I think it would be easy to argue for the large bodies of code that certain functions have return values that are conventionally ignored so should only warn at a higher level of checking than ordinary warnings. Right now I have to argue each individual case with the only options to keep it (and the pages of new warnings) or remove it (and in the few cases where it might be critical be silent).

gcc currently has no middle option.

Sometimes return values are at a point where you can't do anything anyway like the exit example. Somehow, if a printf, or an equivalent fwrite of a formatted string to stdout or stderr fails, what do you do? Errors have both probability and criticality. And there are a lot of highly improbable cases, and lots of non-critical sections. If my CPU is melting down or my memory giving errors, I have worse problems. If the number of parameters doesn't match a function declaration, it is likely an error that will cause things to fail 90% of the time. 99.99% of the time, f//read/write will return the expected value.
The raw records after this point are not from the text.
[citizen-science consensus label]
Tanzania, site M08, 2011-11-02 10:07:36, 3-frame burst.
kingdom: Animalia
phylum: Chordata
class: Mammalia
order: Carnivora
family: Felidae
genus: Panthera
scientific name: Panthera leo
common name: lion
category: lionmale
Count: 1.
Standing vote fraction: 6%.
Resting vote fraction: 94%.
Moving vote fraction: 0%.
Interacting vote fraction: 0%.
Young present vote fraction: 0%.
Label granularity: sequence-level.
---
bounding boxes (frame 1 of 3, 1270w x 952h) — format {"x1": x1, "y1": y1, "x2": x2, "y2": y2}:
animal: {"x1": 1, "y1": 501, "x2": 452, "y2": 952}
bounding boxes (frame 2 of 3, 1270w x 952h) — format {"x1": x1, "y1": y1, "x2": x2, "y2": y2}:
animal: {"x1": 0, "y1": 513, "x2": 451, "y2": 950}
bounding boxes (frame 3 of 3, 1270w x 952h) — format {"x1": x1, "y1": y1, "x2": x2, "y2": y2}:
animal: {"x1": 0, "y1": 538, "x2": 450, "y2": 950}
If fclose fails, what do you do? And fwrite won't return the error, fflush might (but if it doesn't do a sync(), and writes are cached to a failing disk...).

Perhaps it is because we don't have a finer gradation (an INFO or MAY equivalent to the SHOULD/WARNING, MUST/ERROR). The lack of checking a return, at least in the cases where the functions are mainly the side-effect (and if fwrite fails, perhaps there should be a signal or exception, and not depend on the return code if it is so critical) doesn't reach the threshold of a PERMANENTLY ENABLED warning. It does reach the threshold of the things I usually check with -pedantic. Like signed-unsigned mismatches. Subtle printf format errors. In my later QC checks I do turn everything on and verify every line of code.

I would work on adding a pedantic_* (and maybe error_*) set of attributes, but until then, leave the choice to the author of the program. THIS WARNING IS A *GOOD* THING, but it doesn't apply to every program or every function, or every use of that function. Many functions are used both in critical and noncritical forms, and there are a lot of existing programs that instead of being clear are now cluttered.

One of the reasons I don't normally use C++ is the stupidity where I am forced to lower the quality of my code because of what it enforces or doesn't enforce so instead of a concise function, it will only compile a bloated blob. This warning is something like that.

I write code in C. I know better what I'm writing that you or the compiler does. I know when errors are critical and or likely at a specific point in my code. And all I want is the choice to either have this (or any other common but not critical warning) enabled or disabled.